One Rehearsal Away from Touching Asteroid Bennu - Image Credit: NASA/Goddard/University of Arizona
Executive Summary

Lockheed Martin Space utilizes integrated Model-Based Systems Engineering (MBSE) to simulate the mission trajectory of the OSIRIS-REx spacecraft

On September 5, 2016, an Atlas V rocketed from Cape Canaveral carrying the OSIRIS-REx spacecraft on a mission to discover the origin of our solar system by exploring the asteroid Bennu. Bennu may help us find answers to the questions central to the human experience: Where did we come from? What is our destiny?

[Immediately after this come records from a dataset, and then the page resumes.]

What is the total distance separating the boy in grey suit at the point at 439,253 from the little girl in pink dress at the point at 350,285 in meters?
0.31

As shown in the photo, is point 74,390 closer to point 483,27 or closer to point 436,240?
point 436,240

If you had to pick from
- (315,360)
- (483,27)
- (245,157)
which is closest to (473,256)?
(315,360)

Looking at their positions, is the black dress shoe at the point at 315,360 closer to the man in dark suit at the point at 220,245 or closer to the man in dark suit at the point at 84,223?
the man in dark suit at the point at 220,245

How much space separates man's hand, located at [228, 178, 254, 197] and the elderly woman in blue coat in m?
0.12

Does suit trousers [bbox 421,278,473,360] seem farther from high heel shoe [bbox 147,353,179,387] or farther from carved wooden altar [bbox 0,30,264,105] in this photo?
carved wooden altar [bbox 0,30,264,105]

The specific mission had the following objectives:

  • Return and analyze a sample of Bennu’s surface
  • Map the asteroid
  • Document the sample site
  • Measure the orbit deviation caused by non-gravitational forces (the Yarkovsky effect)
  • Compare observations at the asteroid to ground-based observations

In October 2020, OSIRIS-REx conducted a “touch-and-go” maneuver to collect at least 60 grams, a far larger sample size than any other previous sample retrieval mission. On May 10, 2021, OSIRIS-REx fired its thrusters and heads on a 2.5-year course back to Earth.

The OSIRIS-REx mission was complex and daunting. Preparing for it required months of testing, modeling, and analyzing each step. This case study explores how Lockheed Martin planned for the mission using ModelCenter® and ModelCenter MBSE to enable Model-Based Systems Engineering (MBSE) for the success of the mission.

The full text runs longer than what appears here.